Robert Koch

Robert Koch (1843-1910)

Father of Bioteriology, father of microbial techniques

Father of medical microbiology.

Contributions are-

  1. Perfected bacteriology techniques and introduced method for isolation of pure strains of bacteria.
  2. Introduce methods of obtaining bacteria in pure culture using solid media. Example; Agar
  3. Introducing staining techniques
  4. Proved role of bacteria in causing disease.
  5. First to use hanging drop method by studying bacterial motility.
  6. Koch’s postulates (1876) and Koch phenomenon

Koch’s Postulates or Koch’s Laws

According to Koch’postulates a microorganism can accepted as the causative agent of an infectious diseases only if the following conditions are satisfied –

  1. Postulates I (Association)

The microorganism must be found in abundance in all organism suffering from disease. (should be regularly found in the lesions of disease).

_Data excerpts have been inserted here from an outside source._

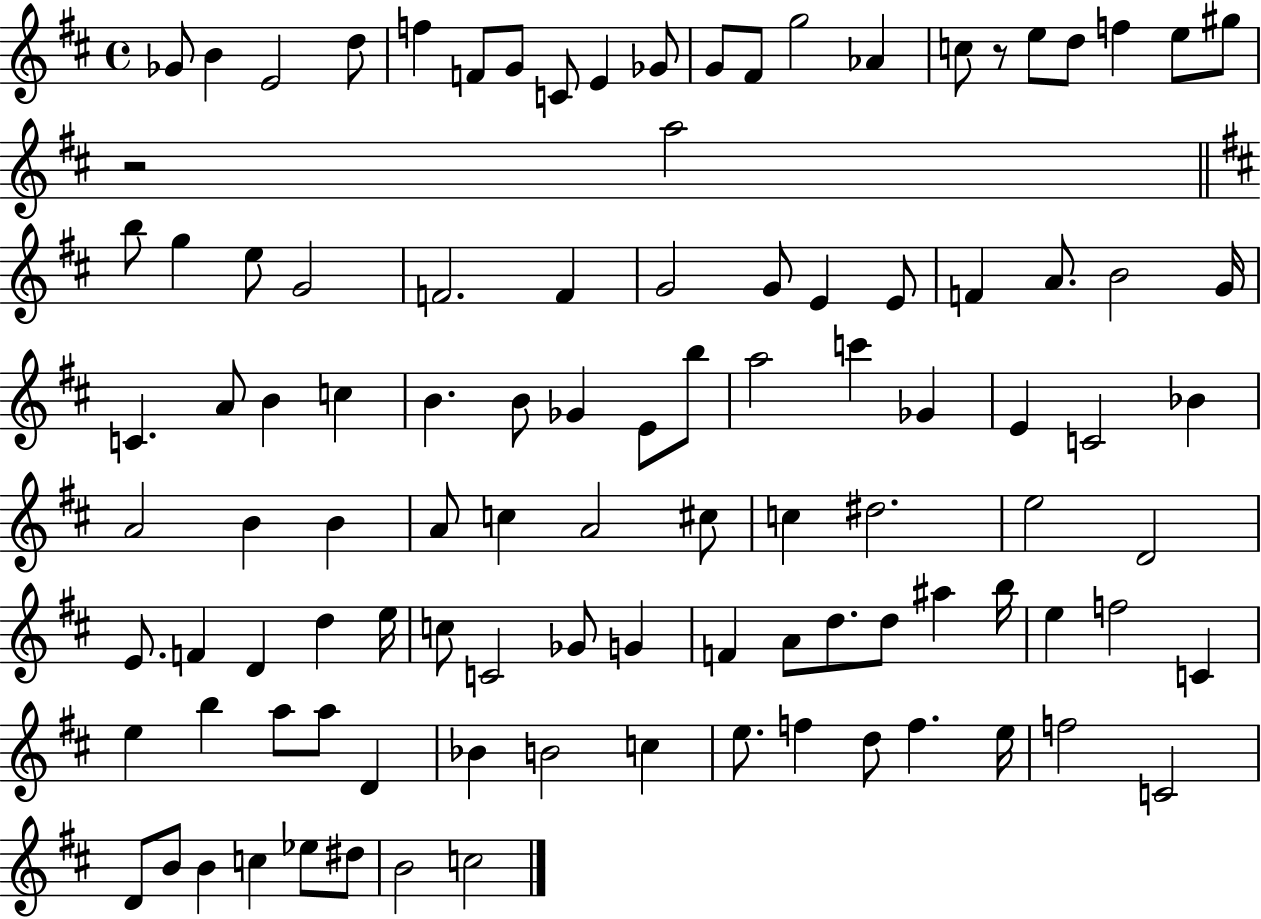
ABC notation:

X:1
T:Untitled
M:4/4
L:1/4
K:D
_G/2 B E2 d/2 f F/2 G/2 C/2 E _G/2 G/2 ^F/2 g2 _A c/2 z/2 e/2 d/2 f e/2 ^g/2 z2 a2 b/2 g e/2 G2 F2 F G2 G/2 E E/2 F A/2 B2 G/4 C A/2 B c B B/2 _G E/2 b/2 a2 c' _G E C2 _B A2 B B A/2 c A2 ^c/2 c ^d2 e2 D2 E/2 F D d e/4 c/2 C2 _G/2 G F A/2 d/2 d/2 ^a b/4 e f2 C e b a/2 a/2 D _B B2 c e/2 f d/2 f e/4 f2 C2 D/2 B/2 B c _e/2 ^d/2 B2 c2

  1. Postulate II (Isolation)

The organism must be isolated from the diseased animal and grown in pure culture. (should possible to isolate the organism in pure culture from the lesions.)

  1. Postulate III (Inoculation)

The isolated microorganism should cause the same disease when inoculated into healthy animal. ( Inoculation of pure culture into suitable laboratory animal should produce the lesion of diseases.

  1. Postulate IV ( Reisolation)

The microorganism must be reisolated from the inoculated host and identify as being identical to original specific causative agent.

( It should be possible to reisolate the organism in pure culture from the lesions produce in the experimental animals.

Robert koch criteria for providing the causal relationship between microorganism and a specific disease are known as Koch’s postulates.

Koch’s phenomenon (1890)

Koch observed that a guinea pig already infected with the bacillus responded with an exaggerated response, when injected with the tubercle bacillus or its protein.

This Hypersensitivity reaction is known as koch’s phenomenon.